» **Instructions**:
• 1. Copy the passage on the SEBI rights issue amendment word for word, from "The Securities and Exchange Board of India (SEBI)" up to and including "is available here.".
• 2. Answer these questions using the passage on the SEBI rights issue amendment:
(a) On what date did SEBI notify the Amendment?
(b) Which part of Schedule VI does the passage call an altogether new concept?
(c) Before the Amendment, the exhaustive disclosures were comparable to offer documents prepared for what?

The Securities and Exchange Board of India (SEBI) has notified the fourth amendment to the Securities and Exchange Board of India (Issue of Capital and Disclosure Requirements) Regulations, 2018 (SEBI ICDR Regulations) on 28 September 2020 (Amendment) with the intention of permitting listed companies to undertake rights issues with brevity. The Amendment eases the eligibility requirements, significantly truncates the disclosure regime and introduces supportive changes to existing legal norms, applicable to rights issues. The Amendment is consistent with the regulator’s recent efforts to relax regulations applicable to right issues by listed companies. Our ERGO on the previous relaxations accorded by SEBI is available here.

Some of the key changes introduced by the Amendment are:


An overhaul of the disclosure regime: The Amendment has overhauled the disclosure regime applicable to rights issues by significantly truncating the disclosure requirements. Prior to the Amendment, a letter of offer was required to include either (i) exhaustive disclosures, comparable to offer documents prepared for initial public offerings (IPO), as provided for in Part A of Schedule VI or (ii) limited disclosures (or commonly referred to as Part B disclosures), if the issuer company satisfied certain eligibility tests. Consequent to the Amendment, companies are no longer required to make exhaustive, ‘IPO-standard’ disclosures. Under the new regime, a letter of offer is required to include either (i) limited disclosures, as per Part B of Schedule VI of the SEBI ICDR Regulations, if it satisfies certain eligibility tests; or (ii) limited disclosures as per Part B-1 of Schedule VI, if such eligibility tests are unmet. While Part B of Schedule VI of the SEBI ICDR Regulations have been amended significantly, Part B-1 is altogether a new concept, both of which are discussed in subsequent paragraphs. For details, see para 8 - “Key Changes to Disclosure Requirements” below.

» **Stored data**:
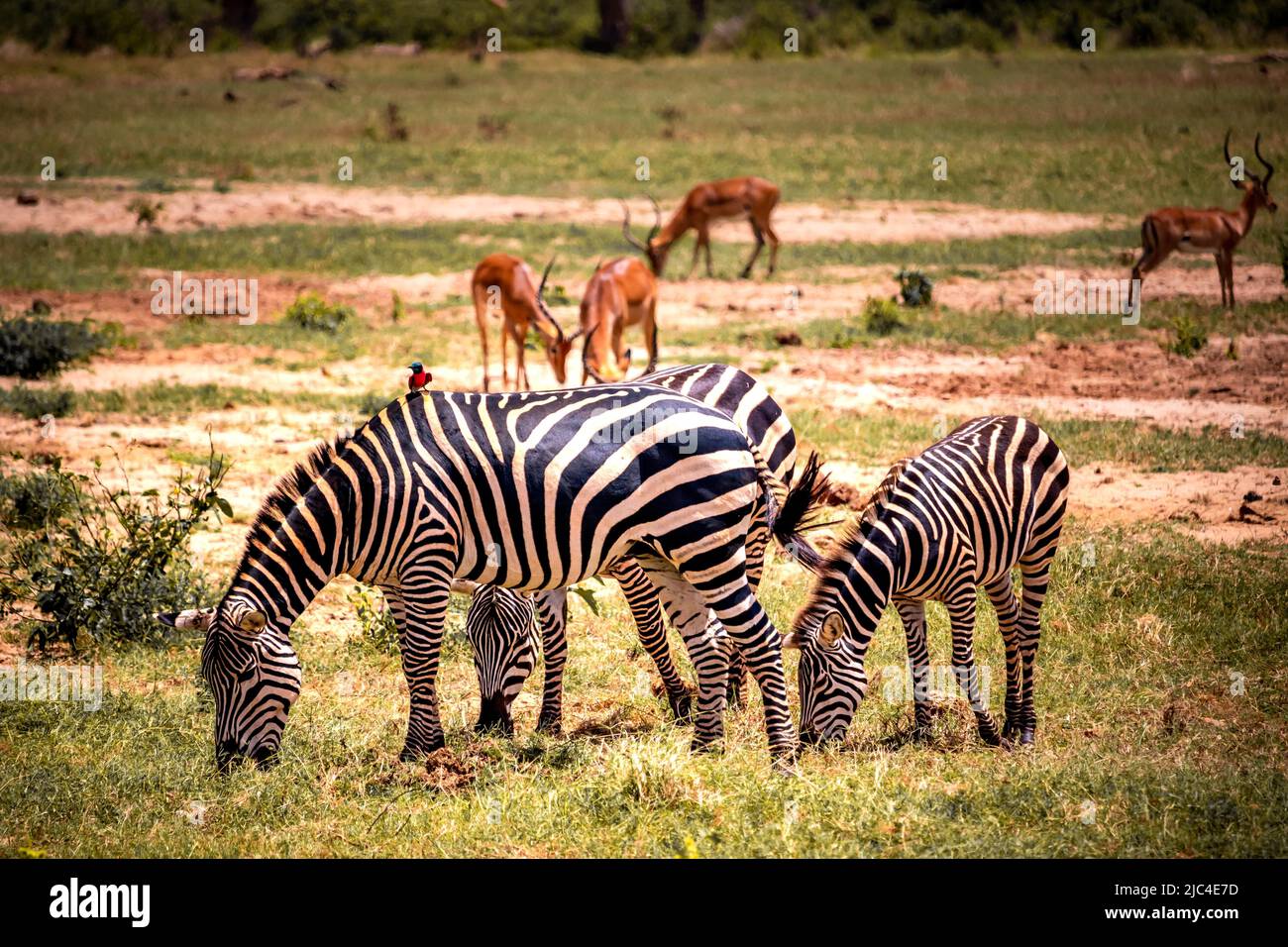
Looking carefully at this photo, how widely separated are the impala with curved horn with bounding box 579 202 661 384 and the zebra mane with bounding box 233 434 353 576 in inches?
234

» **Responses in order**:
• 1.
The Securities and Exchange Board of India (SEBI) has notified the fourth amendment to the Securities and Exchange Board of India (Issue of Capital and Disclosure Requirements) Regulations, 2018 (SEBI ICDR Regulations) on 28 September 2020 (Amendment) with the intention of permitting listed companies to undertake rights issues with brevity. The Amendment eases the eligibility requirements, significantly truncates the disclosure regime and introduces supportive changes to existing legal norms, applicable to rights issues. The Amendment is consistent with the regulator’s recent efforts to relax regulations applicable to right issues by listed companies. Our ERGO on the previous relaxations accorded by SEBI is available here.

• 2.
(a) 28 September 2020
(b) Part B-1
(c) Initial public offerings (IPO)